Somehow, Addicts find their identity and purpose in their addiction.. You have something that identifies you, something to think about and care for. For this reason, he remains steadfast in this despite the negative consequences and guilt it creates.
A new perspective on intervention
Taken together, we understand that it is time to move away from the notion of addiction as a personal weakness or merely a medical pathology and start considering social and cultural factors. Recovery from drug addiction requires reintegration into society Deeply and appropriately. that is, to restore its place in the functional community.
This approach does not detract from or deny the effectiveness of different interventions that have been applied in addiction treatment in recent years. However, it urges us to also remember that cage, which is invisible to humans but which, if it does not change, will continue to lead to dependence on substances and habits for many.
you might be interested…
All cited sources undergo in-depth review by our team to ensure their quality, reliability, validity and effectiveness. The bibliographic references in this article are believed to be reliable and of academic or scientific accuracy.

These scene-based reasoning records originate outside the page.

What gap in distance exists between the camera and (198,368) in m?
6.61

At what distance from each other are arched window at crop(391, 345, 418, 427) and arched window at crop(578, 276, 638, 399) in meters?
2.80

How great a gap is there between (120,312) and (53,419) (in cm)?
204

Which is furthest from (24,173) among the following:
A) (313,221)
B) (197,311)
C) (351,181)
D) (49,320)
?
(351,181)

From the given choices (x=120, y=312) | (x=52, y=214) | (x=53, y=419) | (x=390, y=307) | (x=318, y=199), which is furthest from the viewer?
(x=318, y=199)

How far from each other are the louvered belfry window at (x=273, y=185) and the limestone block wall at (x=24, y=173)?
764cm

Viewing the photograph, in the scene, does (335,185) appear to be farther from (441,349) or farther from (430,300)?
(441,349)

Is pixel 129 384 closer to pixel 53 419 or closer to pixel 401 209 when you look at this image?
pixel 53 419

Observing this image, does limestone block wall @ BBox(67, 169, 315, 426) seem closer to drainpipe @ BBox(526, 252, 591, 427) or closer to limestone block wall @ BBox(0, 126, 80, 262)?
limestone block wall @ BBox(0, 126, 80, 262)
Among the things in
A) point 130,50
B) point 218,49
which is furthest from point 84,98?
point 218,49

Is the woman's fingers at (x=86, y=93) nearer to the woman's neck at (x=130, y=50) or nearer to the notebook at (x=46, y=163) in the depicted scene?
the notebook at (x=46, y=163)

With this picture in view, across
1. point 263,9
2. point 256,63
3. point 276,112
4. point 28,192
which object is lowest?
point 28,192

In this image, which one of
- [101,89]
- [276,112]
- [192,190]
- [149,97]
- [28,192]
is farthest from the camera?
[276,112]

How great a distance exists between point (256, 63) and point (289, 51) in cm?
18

- Alexander (BK), Combs (RB), and Hardaway (PF) (1978). Effects of housing and sex on morphine self-administration in rats. Psychopharmacology, 58(2), 175-179.
- Alexander, B. (May 2015). Healing addiction through community: A longer road than it seems.exist Create a caring community conference.
- Venniro, M., Zhang, M., Caprioli, D., Hoots, JK, Golden, SA, Heins, C., … & Shaham, Y. (2018). Voluntary social interaction protects against drug use in a rat model. Nature Neuroscience, twenty one(11), 1520-1529.